Monday, March 3, 2014

March snow and spring break

Heath Morrison and the school board are riding a wave of good feelings after last week's decision to save spring break.  But a March snow could shake things up again.  Morrison made it clear that any more closings will result in spring-break makeup days.

Some have asked why.  The state's minimum of 1,025 hours leaves plenty of wiggle room.  Charlotte-Mecklenburg Schools started with 180 days and 1,080 instructional hours;  giving up two days leaves the district at 1,068,  according to the presentation to the board.

It's looking like spring, but ...

The answer? Morrison isn't willing to give up any more days of class, even if the law allows it.

"The extra hours in our academic calendar were put there to benefit students,"  Morrison said in his weekly report to employees.  "The winter storm in February was an extraordinary event and we felt a unique response was justified  –  but we won’t use any more of our additional instructional time for snow days this year. Academic achievement is always our first goal as a district and we don’t think using more hours for snow days is in the best interests of our students."

→ TO BE DONE
1. Answer these about the post on snow days and spring break:
(a) What is the state's minimum number of instructional hours?
(b) How many instructional hours did Charlotte-Mecklenburg Schools start with?
(c) In what report did Morrison make his statement about the extra hours?
2. Pick up the post on snow days and spring break after its last sentence and keep writing it.
The records after this point are separate material, unrelated to the post on snow days.

→ GIVEN INFORMATION
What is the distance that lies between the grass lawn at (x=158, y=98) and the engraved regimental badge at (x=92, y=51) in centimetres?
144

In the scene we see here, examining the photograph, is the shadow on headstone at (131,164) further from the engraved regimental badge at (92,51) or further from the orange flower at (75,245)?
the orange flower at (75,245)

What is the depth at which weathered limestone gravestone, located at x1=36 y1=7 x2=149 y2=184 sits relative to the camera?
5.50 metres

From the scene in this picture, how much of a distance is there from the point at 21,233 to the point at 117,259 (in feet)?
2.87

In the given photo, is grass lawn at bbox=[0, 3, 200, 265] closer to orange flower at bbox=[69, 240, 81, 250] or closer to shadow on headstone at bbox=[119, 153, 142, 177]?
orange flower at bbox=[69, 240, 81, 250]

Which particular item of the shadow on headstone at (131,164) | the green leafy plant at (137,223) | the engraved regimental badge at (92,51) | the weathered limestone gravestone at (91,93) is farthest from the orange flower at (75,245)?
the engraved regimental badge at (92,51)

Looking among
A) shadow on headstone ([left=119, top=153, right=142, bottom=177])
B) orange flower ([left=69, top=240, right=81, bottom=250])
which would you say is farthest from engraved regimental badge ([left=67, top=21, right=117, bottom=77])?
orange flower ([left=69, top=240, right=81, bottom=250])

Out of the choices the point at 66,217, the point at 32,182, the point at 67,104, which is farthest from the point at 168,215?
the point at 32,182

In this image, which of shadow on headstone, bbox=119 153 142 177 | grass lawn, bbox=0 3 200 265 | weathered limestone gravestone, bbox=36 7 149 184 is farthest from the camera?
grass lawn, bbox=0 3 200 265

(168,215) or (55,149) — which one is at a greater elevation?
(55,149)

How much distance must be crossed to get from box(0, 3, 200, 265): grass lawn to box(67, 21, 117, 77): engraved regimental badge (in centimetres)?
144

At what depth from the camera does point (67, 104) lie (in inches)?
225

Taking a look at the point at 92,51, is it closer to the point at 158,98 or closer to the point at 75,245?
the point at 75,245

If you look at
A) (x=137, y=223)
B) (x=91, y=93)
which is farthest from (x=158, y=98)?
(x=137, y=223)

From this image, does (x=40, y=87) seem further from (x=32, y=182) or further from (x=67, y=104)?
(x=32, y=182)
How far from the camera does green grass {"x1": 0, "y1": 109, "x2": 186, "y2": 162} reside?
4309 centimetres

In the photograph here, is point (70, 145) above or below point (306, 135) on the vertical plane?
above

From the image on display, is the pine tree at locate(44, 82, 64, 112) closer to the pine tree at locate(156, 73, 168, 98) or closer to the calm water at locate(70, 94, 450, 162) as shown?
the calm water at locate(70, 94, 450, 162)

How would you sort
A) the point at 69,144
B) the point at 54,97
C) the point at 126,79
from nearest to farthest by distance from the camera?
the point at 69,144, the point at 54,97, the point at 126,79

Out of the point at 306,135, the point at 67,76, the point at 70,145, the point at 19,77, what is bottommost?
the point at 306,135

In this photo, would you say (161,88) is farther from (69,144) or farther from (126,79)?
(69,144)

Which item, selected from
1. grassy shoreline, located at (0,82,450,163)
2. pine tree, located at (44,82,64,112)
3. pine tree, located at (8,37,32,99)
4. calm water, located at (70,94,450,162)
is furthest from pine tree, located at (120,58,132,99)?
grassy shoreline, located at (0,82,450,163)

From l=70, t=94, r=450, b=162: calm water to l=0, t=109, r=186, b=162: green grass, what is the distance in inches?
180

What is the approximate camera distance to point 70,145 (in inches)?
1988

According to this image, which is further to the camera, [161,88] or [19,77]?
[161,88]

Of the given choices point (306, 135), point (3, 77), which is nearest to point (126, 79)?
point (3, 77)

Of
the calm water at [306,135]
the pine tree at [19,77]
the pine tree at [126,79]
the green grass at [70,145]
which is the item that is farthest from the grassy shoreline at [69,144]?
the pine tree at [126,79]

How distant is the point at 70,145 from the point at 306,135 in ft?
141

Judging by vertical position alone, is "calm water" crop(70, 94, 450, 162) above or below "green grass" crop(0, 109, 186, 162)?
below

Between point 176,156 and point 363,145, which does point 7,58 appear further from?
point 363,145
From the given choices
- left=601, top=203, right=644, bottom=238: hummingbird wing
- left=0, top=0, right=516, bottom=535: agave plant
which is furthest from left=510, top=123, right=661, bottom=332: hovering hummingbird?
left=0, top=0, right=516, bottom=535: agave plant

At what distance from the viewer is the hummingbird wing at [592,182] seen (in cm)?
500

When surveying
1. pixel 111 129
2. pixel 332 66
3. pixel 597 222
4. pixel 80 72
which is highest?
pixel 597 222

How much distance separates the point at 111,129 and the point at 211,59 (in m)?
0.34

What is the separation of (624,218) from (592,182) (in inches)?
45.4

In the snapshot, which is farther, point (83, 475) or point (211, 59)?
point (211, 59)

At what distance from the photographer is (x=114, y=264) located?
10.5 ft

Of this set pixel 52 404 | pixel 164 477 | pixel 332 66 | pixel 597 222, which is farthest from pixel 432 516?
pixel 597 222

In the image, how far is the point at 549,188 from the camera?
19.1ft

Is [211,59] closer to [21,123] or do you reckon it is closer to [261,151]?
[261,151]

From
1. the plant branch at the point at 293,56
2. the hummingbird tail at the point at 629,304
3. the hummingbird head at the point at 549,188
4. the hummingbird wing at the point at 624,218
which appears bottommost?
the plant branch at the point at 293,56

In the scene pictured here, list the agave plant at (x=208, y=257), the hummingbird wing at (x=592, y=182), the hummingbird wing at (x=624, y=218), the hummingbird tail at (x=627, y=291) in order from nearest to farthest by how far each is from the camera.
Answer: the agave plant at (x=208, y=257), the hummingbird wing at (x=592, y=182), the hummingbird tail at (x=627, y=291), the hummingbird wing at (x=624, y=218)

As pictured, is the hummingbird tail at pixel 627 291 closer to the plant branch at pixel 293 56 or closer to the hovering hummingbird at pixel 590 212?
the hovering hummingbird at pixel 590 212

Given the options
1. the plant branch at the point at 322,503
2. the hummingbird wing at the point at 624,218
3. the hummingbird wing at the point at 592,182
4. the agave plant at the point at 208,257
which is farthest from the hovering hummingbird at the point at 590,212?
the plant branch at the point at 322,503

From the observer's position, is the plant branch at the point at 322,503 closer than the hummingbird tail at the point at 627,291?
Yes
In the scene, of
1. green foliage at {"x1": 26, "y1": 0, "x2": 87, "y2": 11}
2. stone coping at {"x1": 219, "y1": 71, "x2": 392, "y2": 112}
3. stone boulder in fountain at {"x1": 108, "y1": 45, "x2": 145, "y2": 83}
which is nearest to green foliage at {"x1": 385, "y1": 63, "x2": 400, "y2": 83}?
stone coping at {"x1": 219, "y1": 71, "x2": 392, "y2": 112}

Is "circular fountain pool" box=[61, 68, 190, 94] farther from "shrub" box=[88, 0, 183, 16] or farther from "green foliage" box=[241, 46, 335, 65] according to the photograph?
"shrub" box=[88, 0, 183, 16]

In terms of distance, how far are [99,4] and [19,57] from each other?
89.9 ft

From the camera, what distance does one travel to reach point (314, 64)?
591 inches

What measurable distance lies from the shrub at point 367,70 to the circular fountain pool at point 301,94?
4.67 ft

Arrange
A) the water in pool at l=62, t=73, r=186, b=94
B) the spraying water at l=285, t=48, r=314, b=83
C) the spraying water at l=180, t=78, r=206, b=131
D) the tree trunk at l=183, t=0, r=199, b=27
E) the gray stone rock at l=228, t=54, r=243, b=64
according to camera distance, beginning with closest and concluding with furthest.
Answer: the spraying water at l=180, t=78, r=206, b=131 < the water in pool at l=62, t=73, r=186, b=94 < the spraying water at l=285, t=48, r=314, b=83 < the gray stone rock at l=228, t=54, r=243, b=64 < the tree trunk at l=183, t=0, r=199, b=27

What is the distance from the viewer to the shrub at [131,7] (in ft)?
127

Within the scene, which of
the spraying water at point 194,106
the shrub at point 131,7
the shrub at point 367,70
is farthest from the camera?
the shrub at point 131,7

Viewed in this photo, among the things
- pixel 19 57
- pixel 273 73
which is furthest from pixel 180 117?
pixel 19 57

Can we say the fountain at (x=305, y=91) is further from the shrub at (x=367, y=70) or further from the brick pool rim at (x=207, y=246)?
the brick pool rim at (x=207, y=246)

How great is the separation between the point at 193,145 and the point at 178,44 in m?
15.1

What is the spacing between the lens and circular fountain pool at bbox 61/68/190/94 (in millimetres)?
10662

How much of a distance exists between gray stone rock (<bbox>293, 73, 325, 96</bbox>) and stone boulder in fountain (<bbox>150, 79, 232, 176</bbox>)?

→ EXERCISE ANSWERS
1.
(a) 1,025 hours
(b) 1,080 instructional hours
(c) His weekly report to employees

2.
The hours-vs-days discussion has highlighted another confusing aspect of our state calendar law. (I've always been perplexed by why the state controls the calendar at all,  and if it's driven by the tourism industry,  why those folks consider it a benefit to crunch summer vacation into one uniform stretch.)  When state lawmakers bumped the required days up from 180 to 185,  there was a lot of talk about demanding more class time for kids.  Then,  faced with protests from school districts,  they added the hours as an alternative.  CMS,  like many districts,  stuck with a 180-day calendar.  I hadn't done the math before,  but since CMS seems to be using six hours as the instructional time  (schools are open for seven)  it looks like the district could actually cut back to 170 days under state law.  So ... more,  less,  whatever?

Meanwhile,  CMS' calendar planners start work on the 2015-16 schedule today.  They'll invite parents,  employees and other interested folks to join them for meetings from 4-6 p.m. March 17 and 24 in the cafeteria of Metro School, 405 S. Davidson St.


Anonymous said...

Oh no, please don't make our children learn for any more days than the state's minimum requirements! That would be outrageous!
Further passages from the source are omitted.